Access to information at our finger tips powered by integrated chips
We all love watching the latest House of Cards on our cellphones or tablets, navigating the streets of Barcelona while listening to music through our apps – preferably without any delays or hiccups. With all this new, mobile technology in our hands, our thirst for fast connections and lots of data has grown exponentially. But data technology is reaching its limits. What we need is nothing short of a revolutionary innovation that is able to deal with more data at the speed of light.
Some 50 years ago, optical fibers were the answer to our growing need for fast data. They span from country to country, crossing the oceans and forming the largest piece of man-made infrastructure that exists on our planet today. By using Wavelength Division Multiplexing (WDM), telecommunications companies worldwide were able to quickly expand the capacity of their networks through the use of different wavelengths of laser light that feed lots of separate signals over a single strand of optical fiber. Thanks to these inventions and immense technological innovations in our computers, mobile devices, and new applications, within a few decades our need for even faster data rates continue.

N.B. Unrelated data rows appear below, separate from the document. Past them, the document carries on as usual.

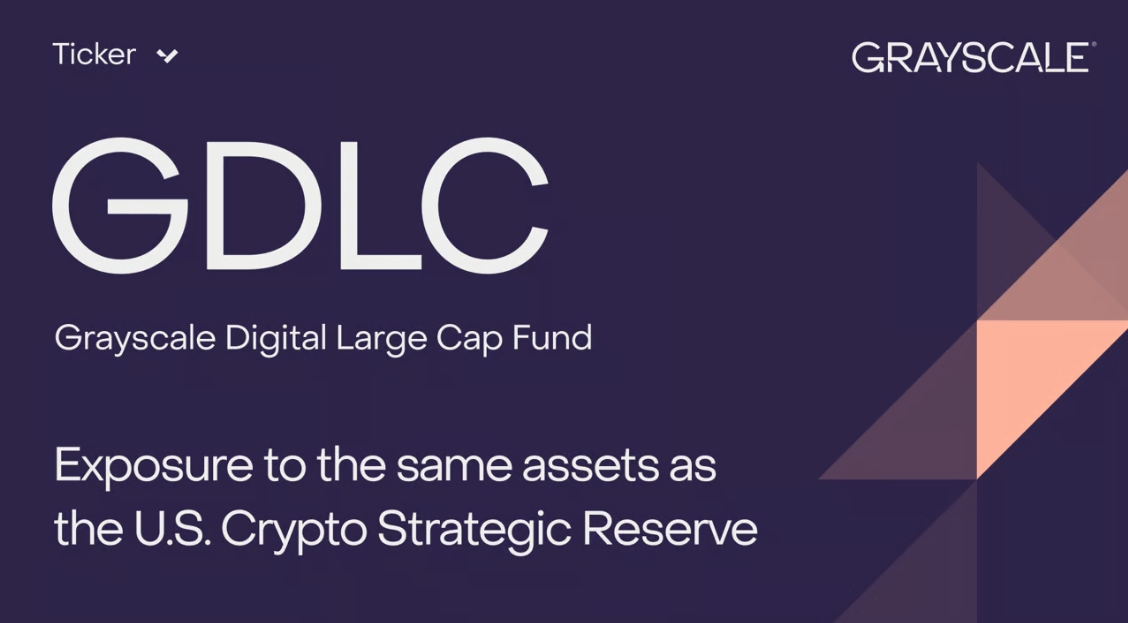 Ticker

GRAYSCALE®

GDLC

Grayscale Digital Large Cap Fund

Exposure to the same assets as the U.S. Crypto Strategic Reserve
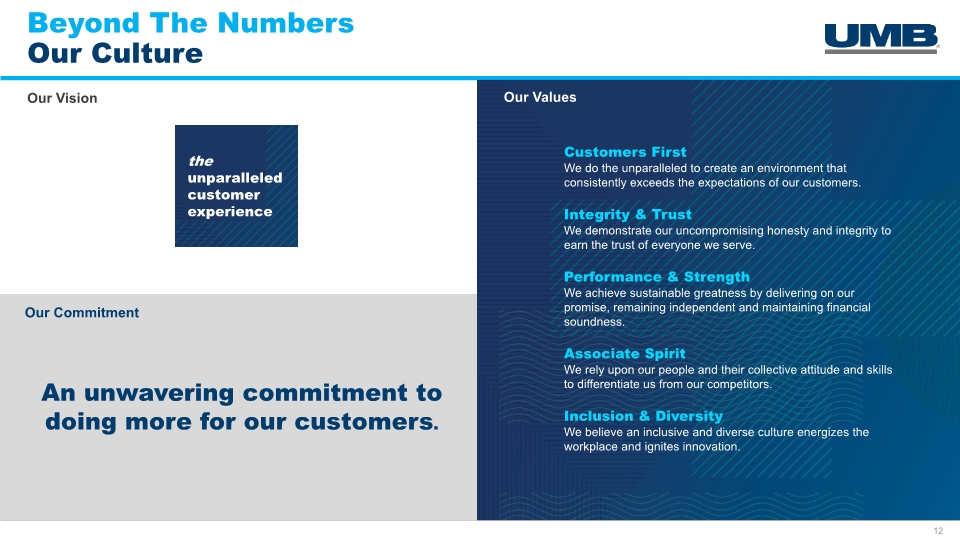 Beyond The Numbers
Our Culture

UMB

Our Vision

the unparalleled customer experience

Our Commitment

An unwavering commitment to doing more for our customers.

Our Values

Customers First
We do the unparalleled to create an environment that consistently exceeds the expectations of our customers.

Integrity & Trust
We demonstrate our uncompromising honesty and integrity to earn the trust of everyone we serve.

Performance & Strength
We achieve sustainable greatness by delivering on our promise, remaining independent and maintaining financial soundness.

Associate Spirit
We rely upon our people and their collective attitude and skills to differentiate us from our competitors.

Inclusion & Diversity
We believe an inclusive and diverse culture energizes the workplace and ignites innovation.

12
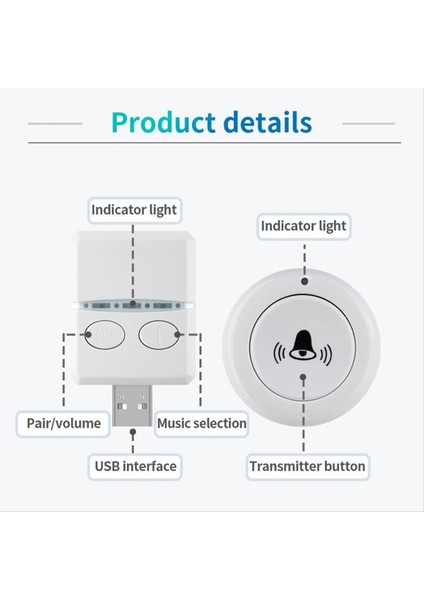 Product details

Indicator light

Indicator light

Pair/volume

Music selection

USB interface

Transmitter button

Unfortunately, the capacity of the current generation of optical devices hasn’t kept pace. Not only on-demand video streaming is to blame, but also the development of ‘The Internet of Things’ and advanced machine-to-machine communication will demand stable, secure, yet inexpensive solutions. This is where integrated photonic chips plays an important part; optical chips that can send and receive multiple light signals simultaneously, all within the same physical size as a chocolate bar.
In 2010, EFFECT Photonics, a spin-off from the Technical University of Eindhoven (TU/e), saw a strong market need to bring its ‘Optical System-on-Chip’ technology to market in order to meet the soaring demand for bandwidth in cell towers and between data centers. EFFECT Photonics develops and delivers highly integrated optical components based on InP (Indium Phosphide), the material of choice for combining efficient laser light sources, waveguides, modulators, amplifiers, and photodiodes used in optical communication systems throughout the world. In 2013 they started building a demonstration model for this Dense Wavelength Division Multiplexing (DWDM) optical system based on integrated photonics, working closely with their customers such as data centers and telcos to define their requirements.
Each photonic chip can handle huge bandwidths of data in a far more condensed, energy efficient and cost-effective way than current optical devices. EFFECT Photonics’ current design improves the port density by a factor of 5 while lowering operational costs by up to 40%. Due to the exponential growth in data in the forthcoming years by a factor of 10, experts foresee a huge rise in energy demand from data centers and telecommunication services. Our current energy use while surfing the Internet already makes up 5% of all energy consumption worldwide, by 2020 this will be 20%. EFFECT Photonics’ ‘Optical System-on-Chip’ technology might just be the tipping point for Obama’s Climate Change Plan to succeed.
EFFECT Photonics is scaling up and opened a second facility in the United Kingdom, Torbay in 2015. Scaling up to manufacture in volume can be a complex challenge, however, EFFECT Photonics has set out to design for low cost manufacturing from the very beginning. Working together with several photonic innovators at their doorstep, like the TU/e and SMART Photonics, EFFECT Photonics is taking micro-photonics to a serious macro-economic business.